• Guest, The rules for the P & N subforum have been updated to prohibit "ad hominem" or personal attacks against other posters. See the full details in the post "Politics and News Rules & Guidelines."

Ryzen: Strictly technical

Page 38 - Seeking answers? Join the AnandTech community: where nearly half-a-million members share solutions and discuss the latest tech.
Status
Not open for further replies.

Dresdenboy

Golden Member
Jul 28, 2003
1,730
554
136
citavia.blog.de
You know what, if it was 32B for both ways (so 16B one-way), then AMD's number of 22GB/s makes perfect sense for DDR4-2666.
I know that this number popped up in an article out of nowhere. So how has it been achieved in the first place?

When one can see read bandwidths close to 42GB/s with that memory by accessing UMCs sitting in different corners of the chip, why won't it be possible to get as much from the neighbour CCX? Has it already been proven, that no memory access is involved in those CCX ping pong games, as not the bandwidth was been measured so far, but the latency, which magically matches mem latency?
 

looncraz

Senior member
Sep 12, 2011
716
1,638
136
I know that this number popped up in an article out of nowhere. So how has it been achieved in the first place?

→ Excerpted records:
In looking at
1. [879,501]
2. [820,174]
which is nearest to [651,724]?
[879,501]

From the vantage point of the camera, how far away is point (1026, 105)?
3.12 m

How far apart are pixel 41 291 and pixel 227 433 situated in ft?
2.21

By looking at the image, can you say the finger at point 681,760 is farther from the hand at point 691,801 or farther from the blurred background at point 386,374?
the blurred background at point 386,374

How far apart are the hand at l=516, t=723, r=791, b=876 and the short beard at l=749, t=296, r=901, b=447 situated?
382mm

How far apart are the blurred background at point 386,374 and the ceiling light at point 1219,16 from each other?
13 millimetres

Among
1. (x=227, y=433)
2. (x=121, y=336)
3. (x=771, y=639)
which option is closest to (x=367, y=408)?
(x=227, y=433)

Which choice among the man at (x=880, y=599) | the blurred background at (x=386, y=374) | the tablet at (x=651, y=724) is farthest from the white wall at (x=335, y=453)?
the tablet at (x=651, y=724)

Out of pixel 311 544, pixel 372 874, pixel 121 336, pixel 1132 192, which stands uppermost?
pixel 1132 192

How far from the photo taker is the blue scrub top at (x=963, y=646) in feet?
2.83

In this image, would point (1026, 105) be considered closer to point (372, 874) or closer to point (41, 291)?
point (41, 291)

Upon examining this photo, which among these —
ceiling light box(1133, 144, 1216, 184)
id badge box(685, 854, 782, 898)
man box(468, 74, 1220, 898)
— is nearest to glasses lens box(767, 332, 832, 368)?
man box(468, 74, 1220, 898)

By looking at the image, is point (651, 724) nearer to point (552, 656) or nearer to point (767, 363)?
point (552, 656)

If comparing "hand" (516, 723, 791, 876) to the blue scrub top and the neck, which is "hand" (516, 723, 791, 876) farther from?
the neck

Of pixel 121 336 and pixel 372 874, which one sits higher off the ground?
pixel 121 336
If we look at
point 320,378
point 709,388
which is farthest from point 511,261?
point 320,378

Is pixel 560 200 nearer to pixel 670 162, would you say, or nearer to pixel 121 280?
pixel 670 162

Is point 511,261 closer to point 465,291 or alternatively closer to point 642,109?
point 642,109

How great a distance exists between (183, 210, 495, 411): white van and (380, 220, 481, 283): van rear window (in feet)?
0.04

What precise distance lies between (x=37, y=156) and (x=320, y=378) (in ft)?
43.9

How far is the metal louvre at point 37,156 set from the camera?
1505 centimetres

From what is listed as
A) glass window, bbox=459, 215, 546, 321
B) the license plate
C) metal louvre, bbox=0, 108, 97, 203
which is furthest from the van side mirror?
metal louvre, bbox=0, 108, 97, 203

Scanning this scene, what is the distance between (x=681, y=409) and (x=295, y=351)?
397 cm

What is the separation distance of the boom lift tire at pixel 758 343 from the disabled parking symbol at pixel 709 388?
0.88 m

→ To be done:
Change "DDR4-2666" to "DDR4-3200" in the part of the Ryzen thread starting with "Page 38 - Seeking" and going on through "sense for DDR4-2666.", then give that part again.

→ Written response:
Page 38 - Seeking answers? Join the AnandTech community: where nearly half-a-million members share solutions and discuss the latest tech.
Status
Not open for further replies.

Dresdenboy

Golden Member
Jul 28, 2003
1,730
554
136
citavia.blog.de
You know what, if it was 32B for both ways (so 16B one-way), then AMD's number of 22GB/s makes perfect sense for DDR4-3200.